SOURCE DOCUMENT:
START

Thursday, January 29, 2009

The ALA awards -- So What Do You Think?

Are you pleased? Surprised? Disappointed? Going "huh?" because those books weren't on your radar or you don't understand how such-and-such could possibly have won? Or lost?

If you need a link to the complete awards, it's here.

As for the above reactions, I often run the gamut, even in the same year. For me, this year's Newbery, Printz, and honor books are a mix of "I knew that" and "Huh?" Not as in "How did that book ever win?" but as in, "No matter how much I read, there's so much more I never get to."

First, the Newberys. I haven't read The Graveyard Book by Neil Gaiman, and must confess the title (though not the author's name) is totally new to me. I now have it on hold at the library. Two of the honor books, The Surrender Tree (poems by Margarita Engle) and After Tupac and D Foster (Jacqueline Woodson) are also brand-new to me. Savvy (Ingrid Law) was not at all an unexpected pick, and I'd have dropped my teeth if my pick for the medal, The Underneath (Kathi Appelt), had been passed over. Though Waiting for Normal (Leslie Connor) didn't make it in the Newbery category, I'm happy to see it as the mid-grade Schneider Award winner. Trouble (Gary Schmidt) I consider conspicuous by its absence. And oh how I wish a Penderwicks (Jeanne Birdsall) book would place. I shall have to be content with The Penderwicks' National Book Award a couple of years ago -- and I am, I am.

END

EXERCISE TASKS:
[A] Decide whether each statement agrees with the post about the ALA awards, answering yes or no and quoting the words of the post that settle it: (i) the writer has already read The Graveyard Book; (ii) Waiting for Normal won the mid-grade Schneider Award; (iii) Savvy was an unexpected pick.
[B] Quote the passage of the post about the ALA awards starting with "Thursday, January 29, 2009" and going on through "awards, it's here.".
The data after the post about the ALA awards is separate material and has no connection to it.

EXTRACTED ENTRIES:
START

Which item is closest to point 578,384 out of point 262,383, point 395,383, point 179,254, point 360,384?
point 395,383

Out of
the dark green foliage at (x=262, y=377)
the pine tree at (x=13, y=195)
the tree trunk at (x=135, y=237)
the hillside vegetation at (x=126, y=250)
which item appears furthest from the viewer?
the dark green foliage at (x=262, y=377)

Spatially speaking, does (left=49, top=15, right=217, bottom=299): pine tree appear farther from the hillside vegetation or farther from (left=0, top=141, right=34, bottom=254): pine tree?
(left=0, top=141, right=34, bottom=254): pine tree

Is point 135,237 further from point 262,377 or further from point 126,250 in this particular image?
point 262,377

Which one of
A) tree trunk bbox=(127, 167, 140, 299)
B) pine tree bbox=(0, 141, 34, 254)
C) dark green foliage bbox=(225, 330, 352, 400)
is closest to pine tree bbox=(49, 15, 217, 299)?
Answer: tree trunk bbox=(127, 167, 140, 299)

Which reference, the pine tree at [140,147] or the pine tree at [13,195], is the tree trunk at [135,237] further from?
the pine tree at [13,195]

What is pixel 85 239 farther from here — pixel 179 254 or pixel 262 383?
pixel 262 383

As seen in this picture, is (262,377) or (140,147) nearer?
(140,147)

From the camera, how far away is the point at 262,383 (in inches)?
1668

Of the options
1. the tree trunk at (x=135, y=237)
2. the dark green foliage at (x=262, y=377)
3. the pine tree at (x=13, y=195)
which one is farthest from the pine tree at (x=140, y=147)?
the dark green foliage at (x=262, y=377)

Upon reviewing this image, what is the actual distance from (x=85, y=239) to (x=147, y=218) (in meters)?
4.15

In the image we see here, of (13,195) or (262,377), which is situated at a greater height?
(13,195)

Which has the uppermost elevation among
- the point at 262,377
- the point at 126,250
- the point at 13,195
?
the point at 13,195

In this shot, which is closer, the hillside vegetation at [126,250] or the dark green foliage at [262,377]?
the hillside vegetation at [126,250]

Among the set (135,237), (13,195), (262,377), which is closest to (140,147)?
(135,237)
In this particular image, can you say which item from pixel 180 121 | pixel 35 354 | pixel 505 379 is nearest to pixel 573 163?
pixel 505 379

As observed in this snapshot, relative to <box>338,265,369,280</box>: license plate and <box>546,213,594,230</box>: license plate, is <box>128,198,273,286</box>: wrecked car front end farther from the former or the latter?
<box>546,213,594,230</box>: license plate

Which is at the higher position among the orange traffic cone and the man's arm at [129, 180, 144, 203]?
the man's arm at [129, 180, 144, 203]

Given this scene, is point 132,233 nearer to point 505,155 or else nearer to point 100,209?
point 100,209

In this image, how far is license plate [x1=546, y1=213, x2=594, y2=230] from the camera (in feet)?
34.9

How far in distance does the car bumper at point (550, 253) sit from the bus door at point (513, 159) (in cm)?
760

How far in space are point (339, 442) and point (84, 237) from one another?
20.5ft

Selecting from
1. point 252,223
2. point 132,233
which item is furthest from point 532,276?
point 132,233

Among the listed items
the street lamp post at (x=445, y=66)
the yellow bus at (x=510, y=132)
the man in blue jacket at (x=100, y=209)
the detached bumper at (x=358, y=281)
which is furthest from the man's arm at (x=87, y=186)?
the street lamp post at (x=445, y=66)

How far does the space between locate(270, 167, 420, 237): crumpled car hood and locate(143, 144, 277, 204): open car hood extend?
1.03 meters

END

IN RESPONSE:
[A]
(i) No: "I haven't read The Graveyard Book by Neil Gaiman"
(ii) Yes: "I'm happy to see it as the mid-grade Schneider Award winner."
(iii) No: "Savvy (Ingrid Law) was not at all an unexpected pick"

[B]
Thursday, January 29, 2009

The ALA awards -- So What Do You Think?

Are you pleased? Surprised? Disappointed? Going "huh?" because those books weren't on your radar or you don't understand how such-and-such could possibly have won? Or lost?

If you need a link to the complete awards, it's here.